If I could figure out how to do this trick, I could put up article-sized posts on a blog, without creating posts that are thousands of words long. (Bill Whittle used his blog to put up an entire book, chapter by chapter. But that's not what I have in mind).

Anyway, I'll try. The text I'll be using is an article I once wrote after watching "Paradise Now", a very well made movie that was chock-full of lies and nasty tricks that most viewers wouldn't have been able to identify. As far as I remember, it was published somewhere in Holland (where the movvie came from), but no-where else. So if I succeed, this will be a world premiere of the original English - titled, wouldn't you guess - "Hell Now"

Comments

As they say over at the Guardian, Comments are Free. Of course, since it's The Guardian, you'd be gullible to take them at their word without some fact-checking, and so, true to Guardian form, at second glance it turns out that comments are perhaps free, but first you have to register. Since I haven't, I can't say what this might entail. (Something to do some rainy day).

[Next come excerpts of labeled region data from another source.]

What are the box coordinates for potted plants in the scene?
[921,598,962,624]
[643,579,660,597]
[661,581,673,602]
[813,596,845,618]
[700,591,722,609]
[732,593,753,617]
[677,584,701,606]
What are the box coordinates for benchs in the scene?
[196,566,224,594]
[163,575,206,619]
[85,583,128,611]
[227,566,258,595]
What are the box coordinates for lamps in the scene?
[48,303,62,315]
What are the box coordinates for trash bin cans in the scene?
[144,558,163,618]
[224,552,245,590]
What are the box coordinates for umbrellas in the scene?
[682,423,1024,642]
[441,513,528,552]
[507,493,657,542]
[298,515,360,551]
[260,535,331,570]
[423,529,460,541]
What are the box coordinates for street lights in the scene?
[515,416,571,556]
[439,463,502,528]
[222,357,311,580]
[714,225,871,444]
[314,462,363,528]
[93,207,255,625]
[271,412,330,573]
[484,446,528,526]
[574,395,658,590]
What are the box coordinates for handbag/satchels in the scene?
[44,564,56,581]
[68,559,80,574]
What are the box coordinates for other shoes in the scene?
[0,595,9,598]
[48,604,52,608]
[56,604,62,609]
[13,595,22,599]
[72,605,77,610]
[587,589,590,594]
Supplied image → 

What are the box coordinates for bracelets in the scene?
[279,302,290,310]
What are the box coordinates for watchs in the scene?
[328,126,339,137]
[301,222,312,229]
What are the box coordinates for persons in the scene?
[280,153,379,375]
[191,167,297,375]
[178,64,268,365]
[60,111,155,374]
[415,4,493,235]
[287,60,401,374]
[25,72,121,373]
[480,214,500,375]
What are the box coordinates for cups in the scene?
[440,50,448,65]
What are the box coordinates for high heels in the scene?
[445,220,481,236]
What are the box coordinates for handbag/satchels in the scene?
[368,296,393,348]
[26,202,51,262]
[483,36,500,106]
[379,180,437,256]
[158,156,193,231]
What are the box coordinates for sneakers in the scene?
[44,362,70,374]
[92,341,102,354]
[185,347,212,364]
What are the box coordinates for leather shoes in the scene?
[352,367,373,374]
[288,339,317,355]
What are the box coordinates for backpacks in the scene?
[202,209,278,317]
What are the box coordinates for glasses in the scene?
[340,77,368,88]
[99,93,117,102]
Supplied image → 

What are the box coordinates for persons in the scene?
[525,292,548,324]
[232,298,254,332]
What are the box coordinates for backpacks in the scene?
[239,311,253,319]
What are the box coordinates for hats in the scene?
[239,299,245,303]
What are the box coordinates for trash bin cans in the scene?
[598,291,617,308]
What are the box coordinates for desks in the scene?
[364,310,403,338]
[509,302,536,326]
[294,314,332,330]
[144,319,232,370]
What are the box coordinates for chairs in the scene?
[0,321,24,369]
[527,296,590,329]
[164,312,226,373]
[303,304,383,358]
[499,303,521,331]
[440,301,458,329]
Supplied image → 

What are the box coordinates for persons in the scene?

In the meantime, however, Silke sent me a cheerful e-mail, because my comments were configured so that you had to be registered at Google to leave any here. So I've reconfigured (I hope), and now comments really are for free. Ahoi, all you multitudes of loyal readers who aren't registered at Google: even you can now leave messages, freely and for free!

Tuesday, June 19, 2007

Real Content - 2

Earlier this evening I was talking with someone about the decisions people make as they become old. We noted the significantly different decisions which have been made by two elderly women we know. The first has refused to make any adaptations that would broadcast her enroaching frialty, saying they would make her feel old. The second does not hesitate to accept the limitations her age is forcing upon her, while keeping up with the things she can do.

The result, ironically, is that the first one is more limited than the second (relative to their different ages and medical conditions). By bowing before the inevitable but sticking to what is unaffected by age, the second seems better positioned both to accept the support she openly acknowledges she needs, and to enjoy the strengths she still has.

Update: I made an editorial change or two in this post on June 20th. Will the post still remain identified as a June 19th post?

2nd Update: Guess so, huh?

Real content - 1

This afternoon I was visited by two Palestinain gentlemen, one about 60, with his younger brother who is in his 50s. I need a spot of construction done, and they came to check the matter and suggest how they would go about it. We discussed things for bit, and then I said that I couldn't give them a final response before talking with my wife, who makes such decisions in our family. They both grinned, and told me that in their families it was also so.

Human nature, it seems, can be more of a constant than we sometimes think, in this case crossing the lines of the world's most stubborn conflict. What you learn from that, however, depends upon how you understand the world. Some people would take this vigniette as proof that the conflict is stupid, and if only we would realize the extent of our commonalities we would be able to stop fighting. Others would note that conficts can be very real and serious, becasue while in some things we may all be similar, the conflicts are about the things where we aren't.